La paura si alimenta di se stessa. Più ne infili dentro il cuore, più questa ti rimbalza tra la pancia ed il cervello. La paura paralizza ed è il peggiore male tra i mali conosciuti.
Ieri, quella paura che ha un nome ed un cognome, è tornata a tamburellare sul tavolo delle nostre coscienze.
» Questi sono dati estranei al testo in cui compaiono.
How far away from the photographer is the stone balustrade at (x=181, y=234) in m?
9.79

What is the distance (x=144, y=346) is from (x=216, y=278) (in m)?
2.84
Una serata dicembrina, un martedì qualsiasi, la maggior parte delle famiglie accomodate a tavola per la cena. Dalla tv esce una di quelle notizie che scosta l’attenzione da “tutto il resto” e la paralizza su se stessa. Spari a Strasburgo al mercatino di Natale, si parla di due morti (bilancio che poi aumenta) c’è l’ombra del terrorismo.
Torna l’incubo terrorismo
Poche parole chiave e torna l’incubo. Torna mentre non te lo aspetti, quando hai dimenticato la sequela di attentati e l’alfabeto della sicurezza, dei controlli, dell’allerta, del terrore collettivo. Torna la paura peggiore, quella individuale. Quella che ti fa guardare indietro mentre passeggi nel centro della tua città. È sufficiente un rumore, un contrappunto, l’idea di un passo felpato ed il cuore accelera il ritmo. Ti guardi alle spalle e se era solo una vecchietta con il suo carrellino della spesa, tiri un sospiro di sollievo e vai avanti. Se però dietro di te intravedi un rischio, un uomo di colore, uno sguardo maldestro, allunghi il passo o lo lasci superare. Probabilmente quell’uomo è simile a te, ha le tue stesse paure, i medesimi pensieri. A te però innesca quel meccanismo oscuro, che si lascia spiegare solo in parte, che trancia entusiasmi e progetti.
Il terrore dopo gli attentati
Succede questo all’indomani di un attentato come quello di Strasburgo. Successe la stessa cosa all’indomani del Bataclan, del lungomare Des Anglais a Nizza, della Rambla a Barcellona. Non succede a tutti, ma capita a tanti. Ed accade a una manciata di giorni dal Natale. Quando in molti stanno preparando i bagagli per raggiungere la famiglia lontana, nipotini si preparano a riabbracciare i nonni, famiglie intere sono pronte per quella vacanza organizzata da mesi. Possibilmente non rimanderanno, non parleranno dei loro timori, confidandoli soltanto ai loro cuori. Però la paura c’è perché è tornata. L’interruttore che la accende è stato premuto un’altra volta. Maledetta paura che arrivi quando pensavamo che fossi sparita per sempre.
La paura ed i nostri bambini
Una volta, con un noto neuropsichiatra infantile, il dottore Emanuele Trapolino, durante un’intervista parlammo delle paure che i genitori trasmettono ai figli. Perché i bimbi sono spugne, arrivano alle cose sempre un attimo prima dei grandi. Il dottore rassicurava: non si deve fingere, ma di deve imparare ad ammaestrare le proprie paure, cosicché non vengano elaborate (non del tutto) dai piccini. Più recentemente, la psicologa Valeria Augello scriveva su questo giornale dei nostri bimbi come di una generazione nata con l’abitudine dei controlli, dei metal detector, delle divise agli aeroporti, ai musei, nei centri delle grandi città. Loro, paradossalmente, avvertono meno di noi il clima di “allerta” perché sono nati nell’era dell’allerta. Per noi adulti il discorso è diverso. Noi il terrore lo incameriamo, lo teniamo da parte e lo risvegliamo, quota su quota, a ogni nuovo input, a ogni foreign fighters che spara. A ogni criminale, che potrebbe essere dentro un enorme meccanismo del terrore o una semplice mina vagante “senza credo ed etnia” come possono essercene tante, financo nell’anonimo borghetto incastonato tra i monti.
Delitto di progetti
Quanto accaduto ieri ci fa piangere anzitutto vittime innocenti, ma assassina subdolamente migliaia di progetti, di piccole serenità quotidiane costruite con fatica, nell’era degli imprevisti e delle poche probabilità. Al mercatino di Natale di Strasburgo sono state spente 4 vite e sono state accese milioni di paure. Da un capo all’altro d’Europa. E la paura è un male brutto, vorace, che si ciba e cresce di se stessa. Se oggi abbiamo paura per noi e per i nostri figli probabilmente abbiamo tutte le ragioni. Dobbiamo però sforzarci di capire che la paura è l’obiettivo di chi spara. Più ancora del sangue, più ancora della conta dei morti, più di tutto il resto. Perché quattro vite valgono quanto un’intera umanità, ma l’umanità deve continuare a sopravvivere.